*Exercise task:*
Render the stretch from the line containing "Is van side" through the last of the rows as a JSON list of strings, one string per line, with blank lines left out.

*Entries:*
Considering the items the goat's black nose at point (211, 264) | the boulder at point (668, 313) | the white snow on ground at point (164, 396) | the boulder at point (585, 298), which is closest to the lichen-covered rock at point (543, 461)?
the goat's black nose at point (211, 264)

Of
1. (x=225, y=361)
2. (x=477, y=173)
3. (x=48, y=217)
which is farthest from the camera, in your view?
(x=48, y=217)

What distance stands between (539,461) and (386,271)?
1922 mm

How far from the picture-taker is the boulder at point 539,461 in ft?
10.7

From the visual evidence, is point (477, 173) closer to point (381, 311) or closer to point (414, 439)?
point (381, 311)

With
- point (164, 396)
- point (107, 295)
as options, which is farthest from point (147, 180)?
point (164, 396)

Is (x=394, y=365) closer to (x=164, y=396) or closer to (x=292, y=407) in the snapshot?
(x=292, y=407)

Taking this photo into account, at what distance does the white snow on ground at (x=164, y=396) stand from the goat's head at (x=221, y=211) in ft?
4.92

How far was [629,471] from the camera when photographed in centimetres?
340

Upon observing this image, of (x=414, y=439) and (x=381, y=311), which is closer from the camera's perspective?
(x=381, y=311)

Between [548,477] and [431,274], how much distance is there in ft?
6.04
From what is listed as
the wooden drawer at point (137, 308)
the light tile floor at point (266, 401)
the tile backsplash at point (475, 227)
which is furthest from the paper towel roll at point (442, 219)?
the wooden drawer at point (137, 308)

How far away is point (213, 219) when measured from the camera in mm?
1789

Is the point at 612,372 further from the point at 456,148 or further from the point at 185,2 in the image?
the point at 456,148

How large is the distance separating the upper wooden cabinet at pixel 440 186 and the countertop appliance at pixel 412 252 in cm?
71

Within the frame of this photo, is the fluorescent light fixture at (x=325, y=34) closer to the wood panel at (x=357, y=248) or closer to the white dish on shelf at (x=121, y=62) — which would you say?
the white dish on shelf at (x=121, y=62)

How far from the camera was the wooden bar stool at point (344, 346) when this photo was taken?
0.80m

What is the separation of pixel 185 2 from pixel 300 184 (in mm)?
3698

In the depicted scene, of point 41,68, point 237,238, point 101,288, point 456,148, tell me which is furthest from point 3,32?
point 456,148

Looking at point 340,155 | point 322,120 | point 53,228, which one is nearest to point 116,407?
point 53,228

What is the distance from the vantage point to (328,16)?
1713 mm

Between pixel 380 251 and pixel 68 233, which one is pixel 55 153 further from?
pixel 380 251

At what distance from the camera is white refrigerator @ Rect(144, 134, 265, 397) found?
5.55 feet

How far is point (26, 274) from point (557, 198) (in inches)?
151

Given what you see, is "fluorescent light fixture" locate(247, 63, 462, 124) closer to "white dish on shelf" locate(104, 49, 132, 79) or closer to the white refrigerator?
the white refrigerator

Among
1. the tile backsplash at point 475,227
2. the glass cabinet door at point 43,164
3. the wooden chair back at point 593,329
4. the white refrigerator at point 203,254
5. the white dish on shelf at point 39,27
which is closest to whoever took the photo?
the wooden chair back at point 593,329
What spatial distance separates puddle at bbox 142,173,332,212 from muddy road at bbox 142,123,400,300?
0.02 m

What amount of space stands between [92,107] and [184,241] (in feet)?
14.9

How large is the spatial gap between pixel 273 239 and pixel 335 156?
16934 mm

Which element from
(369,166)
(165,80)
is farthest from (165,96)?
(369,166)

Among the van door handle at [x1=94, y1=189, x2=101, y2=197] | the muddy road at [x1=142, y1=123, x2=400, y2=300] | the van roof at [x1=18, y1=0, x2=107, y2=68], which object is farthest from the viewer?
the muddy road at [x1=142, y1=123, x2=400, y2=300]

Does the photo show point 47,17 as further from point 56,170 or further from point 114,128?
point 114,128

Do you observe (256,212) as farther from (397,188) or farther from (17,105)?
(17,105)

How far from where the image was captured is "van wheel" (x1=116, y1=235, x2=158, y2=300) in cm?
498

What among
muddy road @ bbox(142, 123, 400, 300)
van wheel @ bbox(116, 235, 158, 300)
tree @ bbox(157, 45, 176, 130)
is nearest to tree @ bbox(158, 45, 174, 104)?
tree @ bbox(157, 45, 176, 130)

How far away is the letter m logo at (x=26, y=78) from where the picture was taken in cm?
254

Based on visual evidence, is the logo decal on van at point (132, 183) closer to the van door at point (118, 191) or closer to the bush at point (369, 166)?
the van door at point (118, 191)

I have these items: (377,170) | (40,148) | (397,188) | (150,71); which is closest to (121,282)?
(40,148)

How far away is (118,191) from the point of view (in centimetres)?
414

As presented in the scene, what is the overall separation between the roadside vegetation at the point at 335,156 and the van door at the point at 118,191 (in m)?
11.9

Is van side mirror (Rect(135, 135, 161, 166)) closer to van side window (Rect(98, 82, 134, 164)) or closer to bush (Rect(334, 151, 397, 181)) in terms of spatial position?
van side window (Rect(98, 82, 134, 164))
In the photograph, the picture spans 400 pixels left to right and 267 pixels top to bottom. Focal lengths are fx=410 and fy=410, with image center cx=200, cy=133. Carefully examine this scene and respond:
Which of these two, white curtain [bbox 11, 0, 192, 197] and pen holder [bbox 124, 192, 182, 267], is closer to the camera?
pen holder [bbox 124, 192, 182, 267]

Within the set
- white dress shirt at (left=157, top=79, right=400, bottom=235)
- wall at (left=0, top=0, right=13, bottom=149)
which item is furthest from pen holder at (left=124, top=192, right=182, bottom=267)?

*Response to the task:*
[
  "Is van side mirror (Rect(135, 135, 161, 166)) closer to van side window (Rect(98, 82, 134, 164)) or closer to bush (Rect(334, 151, 397, 181)) in terms of spatial position?",
  "van side window (Rect(98, 82, 134, 164))",
  "In the photograph, the picture spans 400 pixels left to right and 267 pixels top to bottom. Focal lengths are fx=410 and fy=410, with image center cx=200, cy=133. Carefully examine this scene and respond:",
  "Which of these two, white curtain [bbox 11, 0, 192, 197] and pen holder [bbox 124, 192, 182, 267], is closer to the camera?",
  "pen holder [bbox 124, 192, 182, 267]",
  "Within the set",
  "- white dress shirt at (left=157, top=79, right=400, bottom=235)",
  "- wall at (left=0, top=0, right=13, bottom=149)",
  "which item is furthest from pen holder at (left=124, top=192, right=182, bottom=267)?"
]